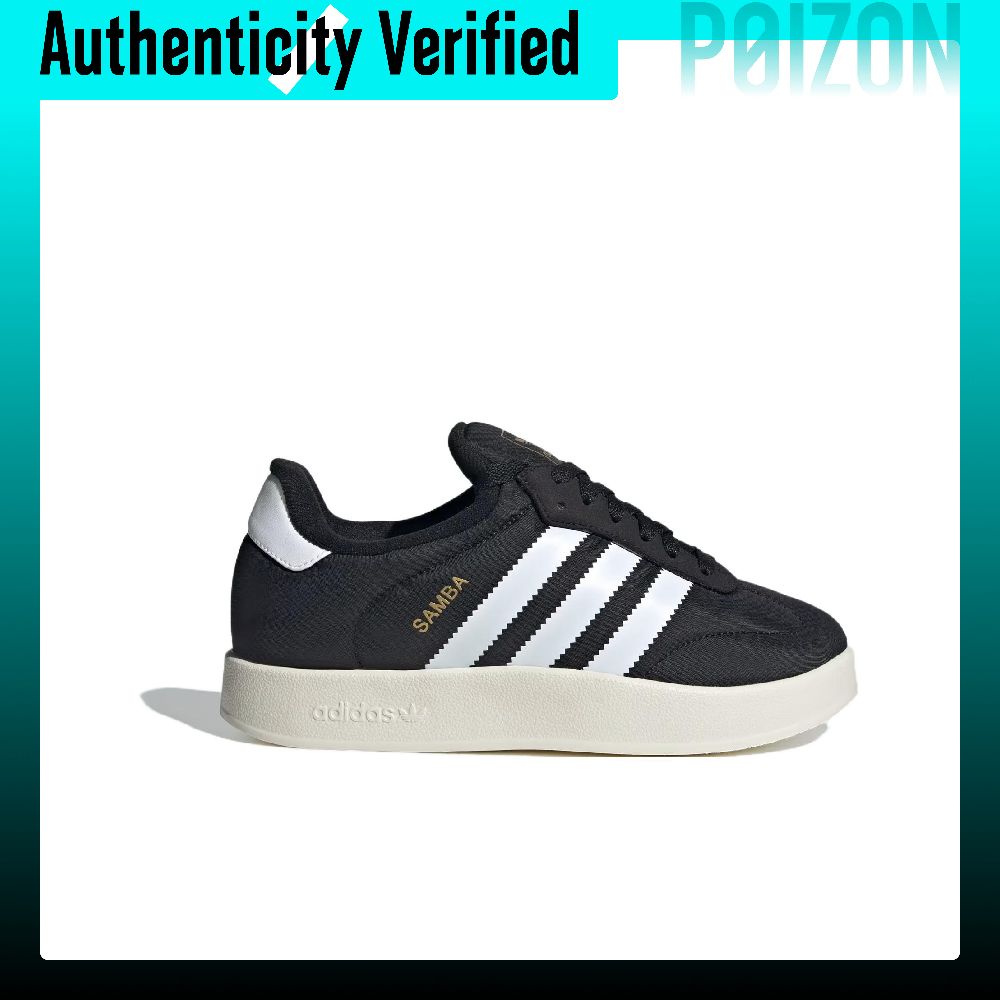 Adidas Originals Samba Low top - огляд і ціна Adidas Shoes Samba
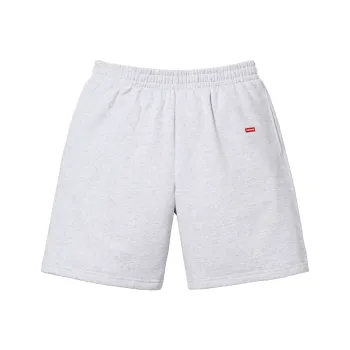 Supreme Small Box Sweatshort FW24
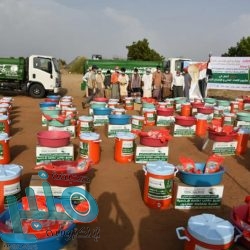 ابن فرحان يتلقى اتصالًا هاتفيًا من وزيرة الخارجية الاسترالية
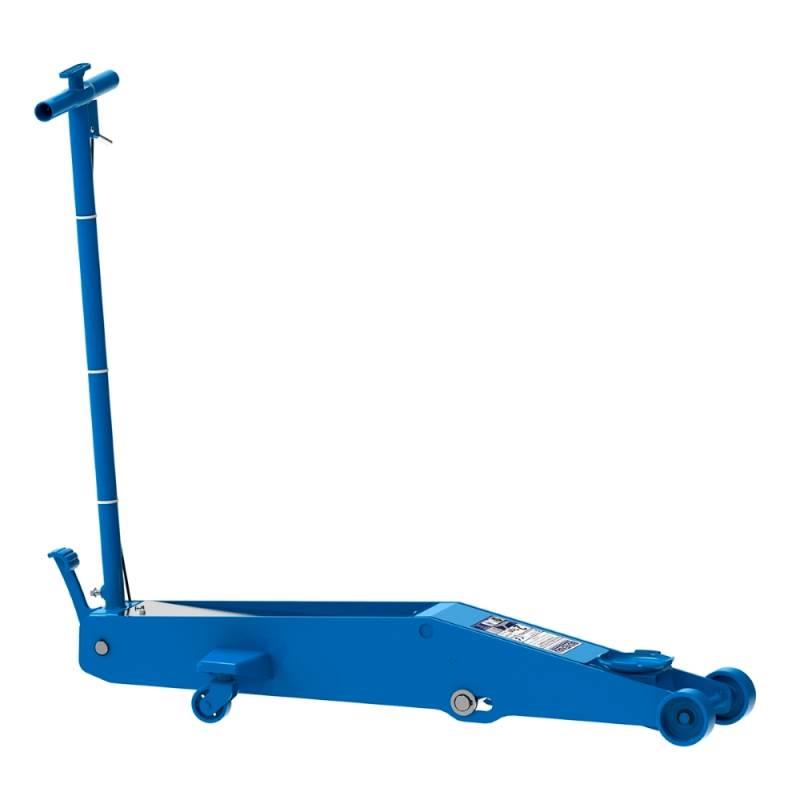 Macaco Jacaré 2 TON com Trava de Segurança J2200TS BOVENAU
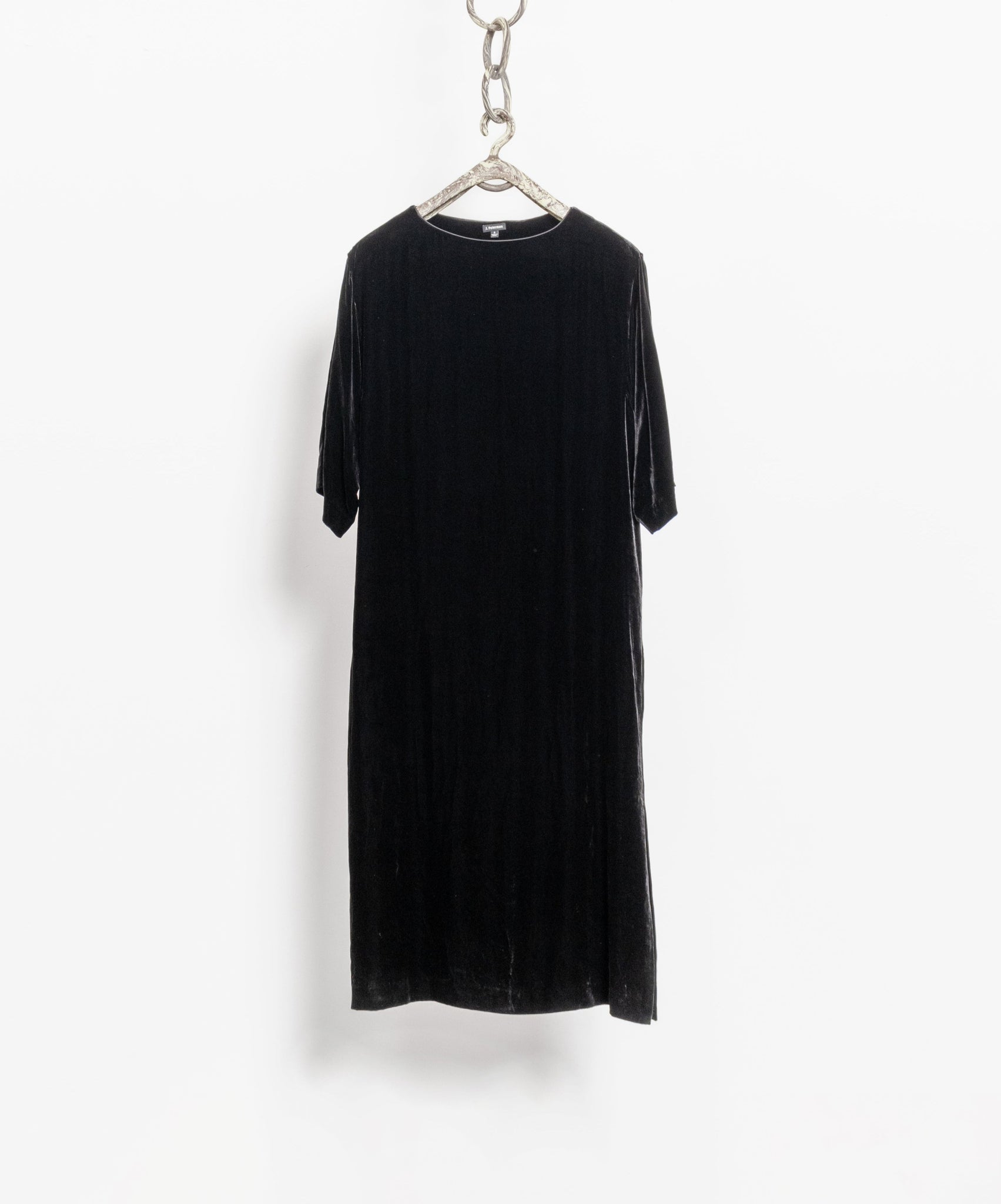 Silk Velvet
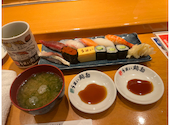 うまい鮨勘　赤坂支店: akkoさんの2025年08月の1枚目の投稿写真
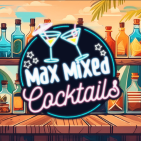 Max Mixed Cocktails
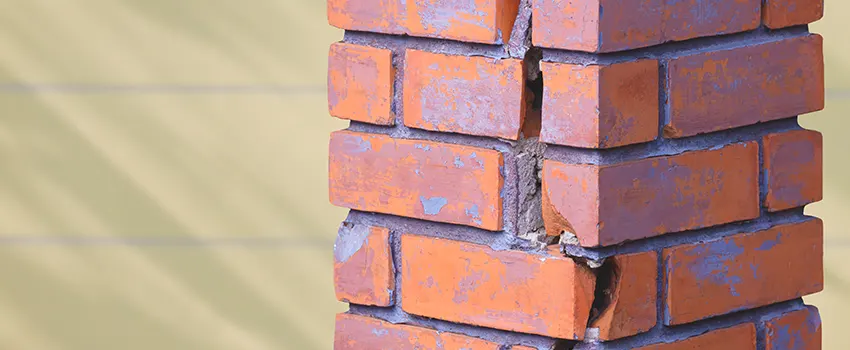 Leaking Chimney Repair And Replacement Cost in Ontario, California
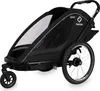 Rimorchio per biciclette Hamax Breeze ONE Anteprima dell’immagine prodotto 1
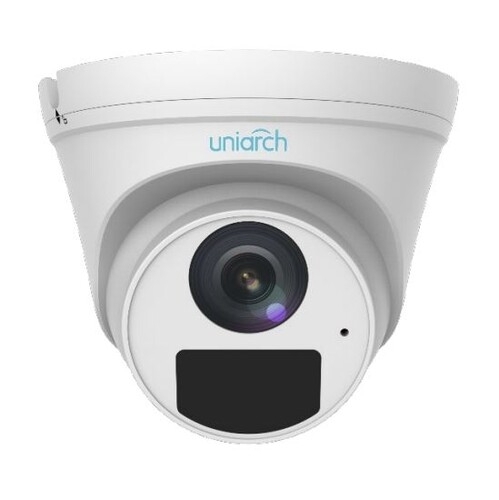 Видеокамера IP купольная IPC-T122-APF28-ECO 1/2.8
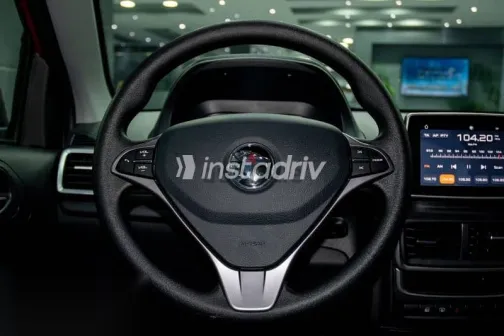 بروتون ساجا 2026 نبيتي جديدة للبيع - 4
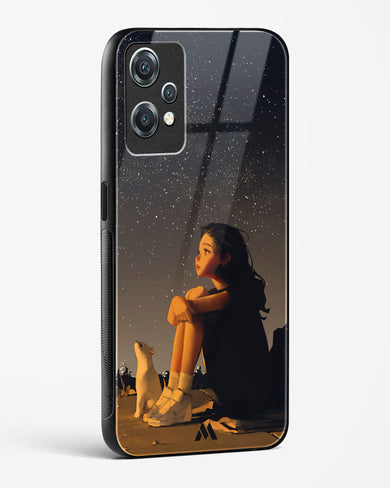 Starry Starry Sky Glass Case Phone Cover (OnePlus)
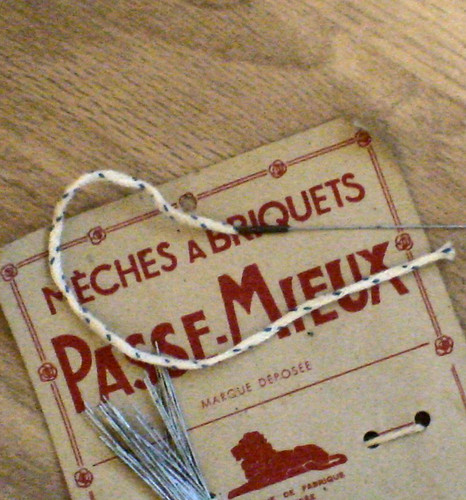 Lot mèche passe mieux - 2, /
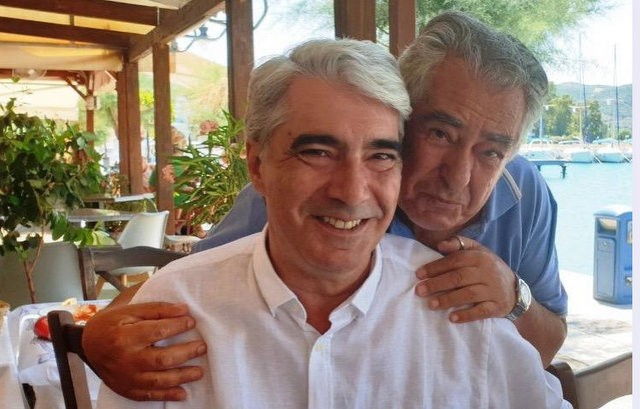 ΚΕΔΙΚΟΓΛΟΥ ΣΙΜΟΣ: Ξεκίνησε περιοδείες μετά τις εκλογές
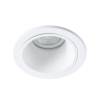 Встраиваемый светильник Arte Lamp 6663 A6663PL-1WH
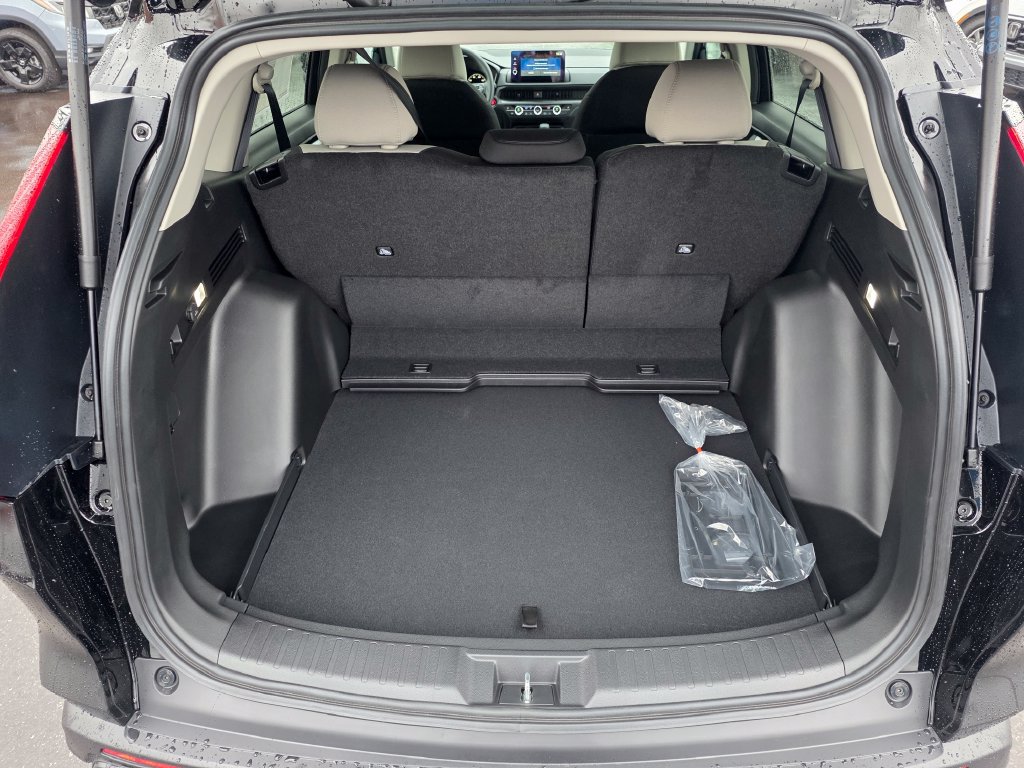 New 2027 Honda CR-V EX image 13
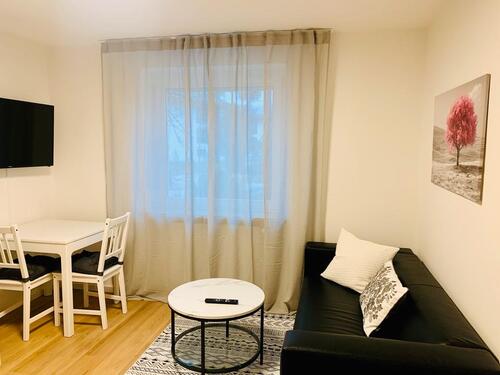 Foto - Etagenwohnung in Wörthsee zur Miete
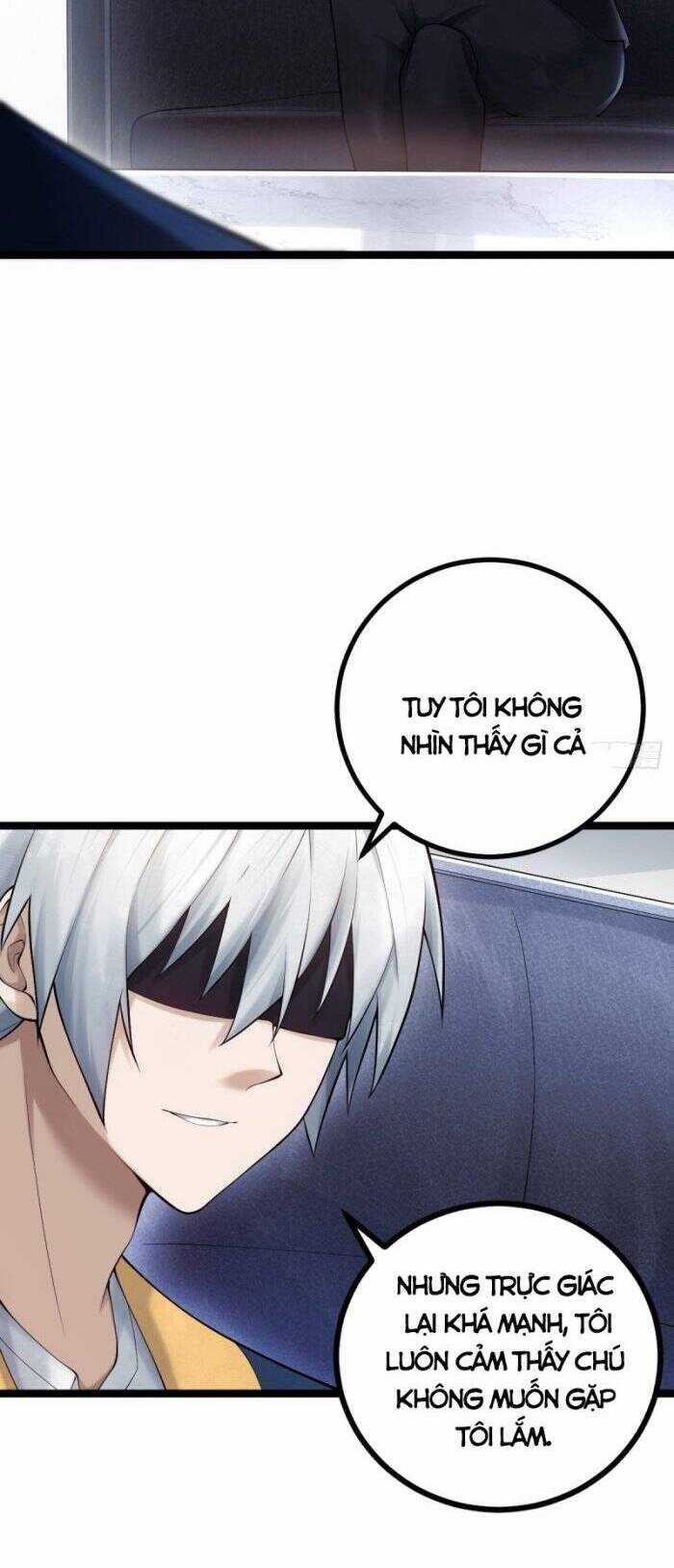 Tạ U Thiên Sư - Chương 10 - Trang 10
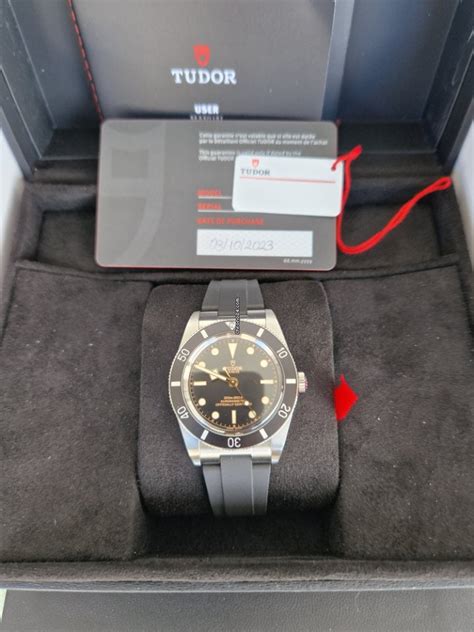 Tudor Black Bay 54 for $4,087 for sale from a Private Seller on Chrono24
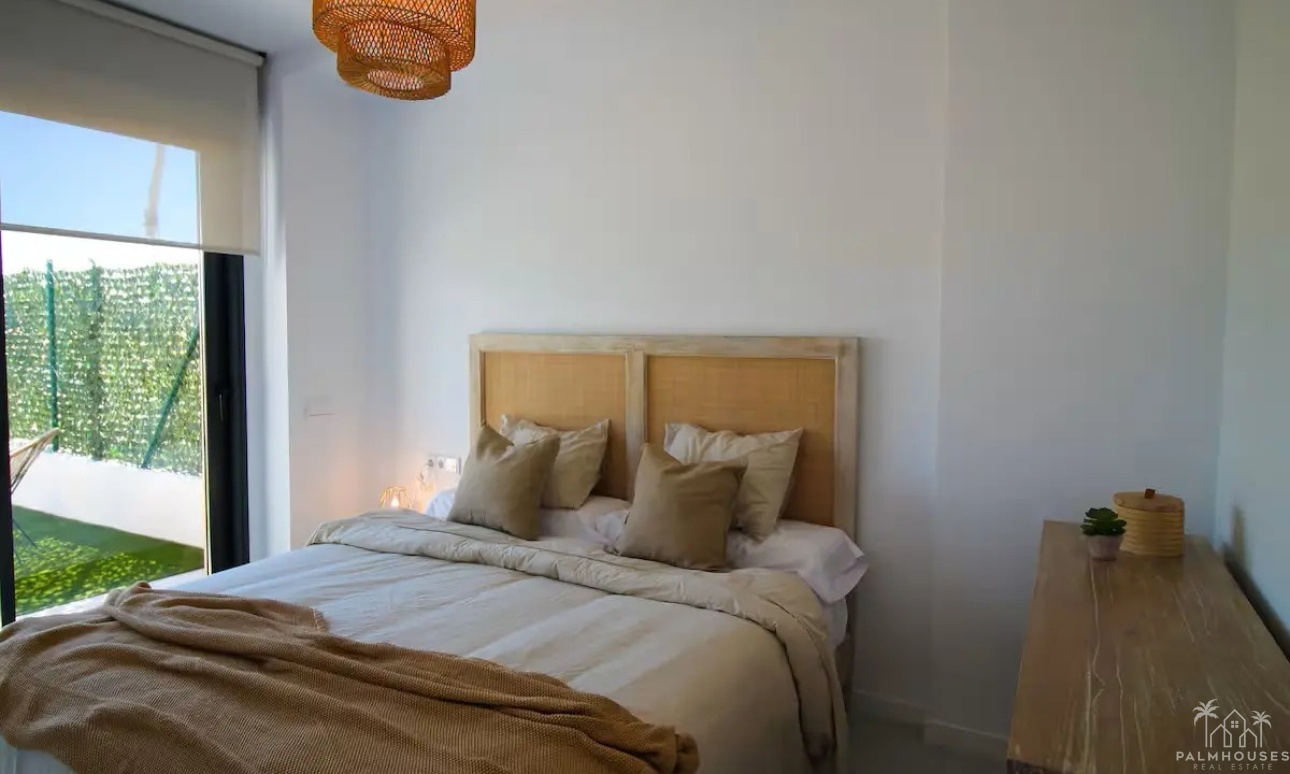 Revente - Apartment - Finestrat - Costa Blanca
──────────
*BRIEF:* Copy the lines of the records, beginning where the line containing "うまい鮨勘　赤坂支店: akkoさんの2025年08月の1枚目の投稿写真" appears and continuing through the final line, exactly and with no pictures.

*OUTPUT OF THE EXERCISE:*
 うまい鮨勘　赤坂支店: akkoさんの2025年08月の1枚目の投稿写真
 Max Mixed Cocktails
 Leaking Chimney Repair And Replacement Cost in Ontario, California
 Rimorchio per biciclette Hamax Breeze ONE Anteprima dell’immagine prodotto 1
 Видеокамера IP купольная IPC-T122-APF28-ECO 1/2.8
 بروتون ساجا 2026 نبيتي جديدة للبيع - 4
 Starry Starry Sky Glass Case Phone Cover (OnePlus)
 Lot mèche passe mieux - 2, /
 ΚΕΔΙΚΟΓΛΟΥ ΣΙΜΟΣ: Ξεκίνησε περιοδείες μετά τις εκλογές
 Встраиваемый светильник Arte Lamp 6663 A6663PL-1WH
 New 2027 Honda CR-V EX image 13
 Foto - Etagenwohnung in Wörthsee zur Miete
 Tạ U Thiên Sư - Chương 10 - Trang 10
 Tudor Black Bay 54 for $4,087 for sale from a Private Seller on Chrono24
 Revente - Apartment - Finestrat - Costa Blanca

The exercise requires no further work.